SUPPLIED PASSAGE ▸
start

Beware of kneejerk reaction to Oxfam scandal
As someone who has directed humanitarian operations in various parts of the world with the UN, international Red Cross and NGOs, I am very concerned by the draconian response to the Oxfam situation (Critics ‘gunning for Oxfam’ over Haiti, 17 February). Of course, the allegations are serious, and Oxfam and others have failed in staff recruitment, monitoring and reporting. But in any operation abroad most of the staff are nationals, managed by relatively few internationals. From within and outside the country, nearly 100% of the staff will be honest, responsible, dedicated people providing highly effective services to those most in need. Often they will risk their lives doing so.
Only a very few will be a problem, yet our response is to slash funding, and punish all. By so doing, essential relief will be reduced or cancelled, and tens of thousands in the most difficult parts of the world will suffer extensively. Many will die.
Our response is even worse than the allegations made. “An eye for an eye, and the whole world goes blind,” said Gandhi.
Instead of punishing the most vulnerable, there should be a system whereby, when allegations are made against any British charity, an inspector is appointed by DfID. This person would be attached to the organisation in question for a couple of months to inspect systems and encourage their change when necessary. In the meantime, the operation remains functional.
Michael Stone
Moretonhampstead, Devonshire
• In 1996 a group of British humanitarian and development organisations, including Oxfam and DfID (then the ODA headed by Lynda Chalker), started People In Aid. The group advocated adoption of an employment code that represented, Chalker said, a serious commitment to the quality of British aid and the good management of workers who deliver it in difficult and dangerous circumstances.

end

REQUEST A ▸
List the areas in which, according to the text on the Oxfam scandal, Oxfam and others have failed.
REQUEST B ▸
From the text on the Oxfam scandal, reproduce word for word the passage that begins with "Only a very" and ends with "operation remains functional.".
REQUEST C ▸
In what year did the group of British organizations start People In Aid, according to the text on the Oxfam scandal?

DATASET EXCERPTS ▸
start

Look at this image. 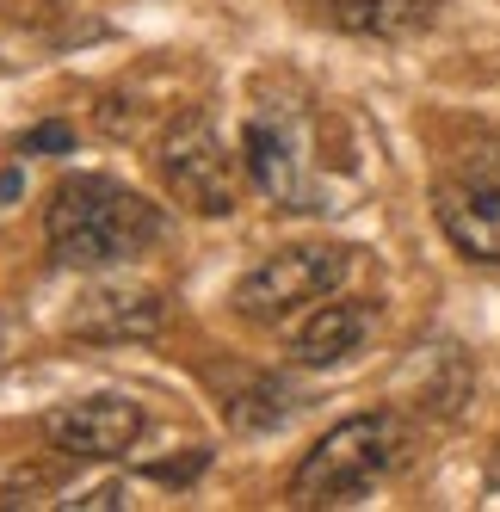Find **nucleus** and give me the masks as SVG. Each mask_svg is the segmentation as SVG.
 Segmentation results:
<instances>
[{
  "label": "nucleus",
  "mask_w": 500,
  "mask_h": 512,
  "mask_svg": "<svg viewBox=\"0 0 500 512\" xmlns=\"http://www.w3.org/2000/svg\"><path fill=\"white\" fill-rule=\"evenodd\" d=\"M161 235H167L161 204H149L124 179H105V173H68L44 210V241L56 253V266H75V272L130 266Z\"/></svg>",
  "instance_id": "obj_1"
},
{
  "label": "nucleus",
  "mask_w": 500,
  "mask_h": 512,
  "mask_svg": "<svg viewBox=\"0 0 500 512\" xmlns=\"http://www.w3.org/2000/svg\"><path fill=\"white\" fill-rule=\"evenodd\" d=\"M408 457V426L402 414H352L321 445L291 469V500L297 506H359L389 469Z\"/></svg>",
  "instance_id": "obj_2"
},
{
  "label": "nucleus",
  "mask_w": 500,
  "mask_h": 512,
  "mask_svg": "<svg viewBox=\"0 0 500 512\" xmlns=\"http://www.w3.org/2000/svg\"><path fill=\"white\" fill-rule=\"evenodd\" d=\"M241 167H247V179H254L278 210H297V216L340 210L328 161H315V136H309V118L297 112V105H272V112L247 118V130H241Z\"/></svg>",
  "instance_id": "obj_3"
},
{
  "label": "nucleus",
  "mask_w": 500,
  "mask_h": 512,
  "mask_svg": "<svg viewBox=\"0 0 500 512\" xmlns=\"http://www.w3.org/2000/svg\"><path fill=\"white\" fill-rule=\"evenodd\" d=\"M352 272V247H278L260 266H247L235 284V315L254 327H278L297 309L334 297Z\"/></svg>",
  "instance_id": "obj_4"
},
{
  "label": "nucleus",
  "mask_w": 500,
  "mask_h": 512,
  "mask_svg": "<svg viewBox=\"0 0 500 512\" xmlns=\"http://www.w3.org/2000/svg\"><path fill=\"white\" fill-rule=\"evenodd\" d=\"M161 179H167V192L198 216H229L235 198H241V167H235V155L223 149L217 124L204 112L180 118L161 136Z\"/></svg>",
  "instance_id": "obj_5"
},
{
  "label": "nucleus",
  "mask_w": 500,
  "mask_h": 512,
  "mask_svg": "<svg viewBox=\"0 0 500 512\" xmlns=\"http://www.w3.org/2000/svg\"><path fill=\"white\" fill-rule=\"evenodd\" d=\"M142 408L130 395H87L68 401V408L44 414V438L50 451H62L68 463H118L136 438H142Z\"/></svg>",
  "instance_id": "obj_6"
},
{
  "label": "nucleus",
  "mask_w": 500,
  "mask_h": 512,
  "mask_svg": "<svg viewBox=\"0 0 500 512\" xmlns=\"http://www.w3.org/2000/svg\"><path fill=\"white\" fill-rule=\"evenodd\" d=\"M161 327H167V297L155 284H93L87 297H75V315H68V334L99 346L155 340Z\"/></svg>",
  "instance_id": "obj_7"
},
{
  "label": "nucleus",
  "mask_w": 500,
  "mask_h": 512,
  "mask_svg": "<svg viewBox=\"0 0 500 512\" xmlns=\"http://www.w3.org/2000/svg\"><path fill=\"white\" fill-rule=\"evenodd\" d=\"M433 216L463 260L500 266V179H445L433 192Z\"/></svg>",
  "instance_id": "obj_8"
},
{
  "label": "nucleus",
  "mask_w": 500,
  "mask_h": 512,
  "mask_svg": "<svg viewBox=\"0 0 500 512\" xmlns=\"http://www.w3.org/2000/svg\"><path fill=\"white\" fill-rule=\"evenodd\" d=\"M371 334H377V303L365 297L315 303V315L297 321V334H291V358L309 364V371H328V364H346L352 352H365Z\"/></svg>",
  "instance_id": "obj_9"
},
{
  "label": "nucleus",
  "mask_w": 500,
  "mask_h": 512,
  "mask_svg": "<svg viewBox=\"0 0 500 512\" xmlns=\"http://www.w3.org/2000/svg\"><path fill=\"white\" fill-rule=\"evenodd\" d=\"M445 0H328V19L346 38H371V44H402L420 38L439 19Z\"/></svg>",
  "instance_id": "obj_10"
},
{
  "label": "nucleus",
  "mask_w": 500,
  "mask_h": 512,
  "mask_svg": "<svg viewBox=\"0 0 500 512\" xmlns=\"http://www.w3.org/2000/svg\"><path fill=\"white\" fill-rule=\"evenodd\" d=\"M309 408V395L284 377H254L241 395H229V426L235 432H284Z\"/></svg>",
  "instance_id": "obj_11"
},
{
  "label": "nucleus",
  "mask_w": 500,
  "mask_h": 512,
  "mask_svg": "<svg viewBox=\"0 0 500 512\" xmlns=\"http://www.w3.org/2000/svg\"><path fill=\"white\" fill-rule=\"evenodd\" d=\"M19 155H75V130L68 124H38L19 136Z\"/></svg>",
  "instance_id": "obj_12"
},
{
  "label": "nucleus",
  "mask_w": 500,
  "mask_h": 512,
  "mask_svg": "<svg viewBox=\"0 0 500 512\" xmlns=\"http://www.w3.org/2000/svg\"><path fill=\"white\" fill-rule=\"evenodd\" d=\"M204 469H210V451L198 445V451H186L180 463H149V482H167V488H186V482H198Z\"/></svg>",
  "instance_id": "obj_13"
},
{
  "label": "nucleus",
  "mask_w": 500,
  "mask_h": 512,
  "mask_svg": "<svg viewBox=\"0 0 500 512\" xmlns=\"http://www.w3.org/2000/svg\"><path fill=\"white\" fill-rule=\"evenodd\" d=\"M124 500H130L124 482H99V488H87V494H75V500H62V506H75V512H112V506H124Z\"/></svg>",
  "instance_id": "obj_14"
},
{
  "label": "nucleus",
  "mask_w": 500,
  "mask_h": 512,
  "mask_svg": "<svg viewBox=\"0 0 500 512\" xmlns=\"http://www.w3.org/2000/svg\"><path fill=\"white\" fill-rule=\"evenodd\" d=\"M488 488H500V445H494V457H488Z\"/></svg>",
  "instance_id": "obj_15"
}]
</instances>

end

EXERCISE RESULT A ▸
Staff recruitment, monitoring, and reporting.

EXERCISE RESULT B ▸
Only a very few will be a problem, yet our response is to slash funding, and punish all. By so doing, essential relief will be reduced or cancelled, and tens of thousands in the most difficult parts of the world will suffer extensively. Many will die.
Our response is even worse than the allegations made. “An eye for an eye, and the whole world goes blind,” said Gandhi.
Instead of punishing the most vulnerable, there should be a system whereby, when allegations are made against any British charity, an inspector is appointed by DfID. This person would be attached to the organisation in question for a couple of months to inspect systems and encourage their change when necessary. In the meantime, the operation remains functional.

EXERCISE RESULT C ▸
1996